* _Excerpt to read_:
SQLModel — Love.Law.Robots. by Ang Hou Fu

Introducing: zeekerscrapers

November 27, 2022

Feature image

I’ve wanted to pen down my thoughts on the next stage of the evolution of my projects for some time. Here I go!

What’s next after pdpc-decisions?

I had a lot of fun writing pdpc-decisions. It scraped data from the Personal Data Protection Commission’s enforcement decisions web page and produced a table, downloads and text. Now I got my copy of the database! From there, I made visualisations, analyses and fun graphs.

All for free.

The “free” includes the training I got coding in Python and trying out various stages of software development, from writing tests to distributing a package as a module and a docker container.

In the lofty “what’s next” section of the post, I wrote:

The ultimate goal of this code, however leads to my slow-going super-project, which I called zeeker. It’s a database of personal data protection resources in the cloud, and I hope to expand on the source material here to create an even richer database. So this will not be my last post on this topic.

I also believe that this is a code framework which can be used to scrape other types of legal cases like the Supreme Court, the State Court, or even the Strata Titles Board. However, given my interest in using enforcement decisions as a dataset, I started with PDPC first. Nevertheless, someone might find it helpful so if there is an interest, please let me know!

What has happened since then?

For one, personal data protection commission decisions are not interesting enough for me. Since working on that project, the deluge of decisions has trickled as the PDPC appeared to have changed its focus to compliance and other cool techy projects.

Furthermore, there are much more interesting data out there: for example, the PDPC has created many valuable guidelines which are currently unsearchable. As Singapore’s rules and regulations grow in complexity, there’s much hidden beneath the surface. The zeeker project shouldn’t just focus on a narrow area of law or judgements and decisions.

In terms of system architecture, I made two other decisions.

Use more open-source libraries, and code less.

I grew more confident in my coding skills doing pdpc-decisions, but I used a few basic libraries and hacked my way through the data. When I look back at my code, it is unmaintainable. Any change can break the library, and the bog of whacked-up coding made it hard for me to understand what I was doing several months later. Tests, comments and other documentation help, but only if you’re a disciplined person. I’m not that kind of guy.

* _Directive_:
From the post introducing zeekerscrapers, list the bodies whose legal cases the code framework could also be used to scrape.

* _Data shown_:

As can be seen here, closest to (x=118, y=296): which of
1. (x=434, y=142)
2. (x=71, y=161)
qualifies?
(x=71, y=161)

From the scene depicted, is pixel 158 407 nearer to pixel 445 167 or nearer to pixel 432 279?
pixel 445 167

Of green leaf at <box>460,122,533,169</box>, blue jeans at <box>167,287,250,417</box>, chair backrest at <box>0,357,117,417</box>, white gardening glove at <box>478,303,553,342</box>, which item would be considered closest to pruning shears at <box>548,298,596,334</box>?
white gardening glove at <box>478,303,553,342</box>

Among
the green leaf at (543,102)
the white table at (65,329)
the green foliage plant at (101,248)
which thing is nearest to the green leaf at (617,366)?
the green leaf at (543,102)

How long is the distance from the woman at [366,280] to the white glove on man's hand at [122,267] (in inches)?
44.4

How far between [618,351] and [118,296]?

---

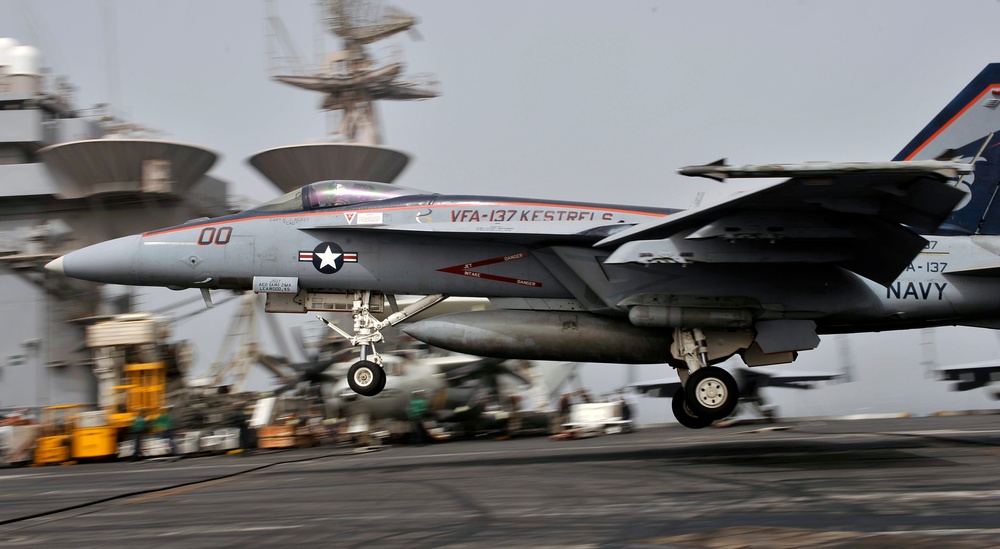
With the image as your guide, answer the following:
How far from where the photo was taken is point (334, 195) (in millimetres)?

* _Problem solution_:
- the Supreme Court
- the State Court
- the Strata Titles Board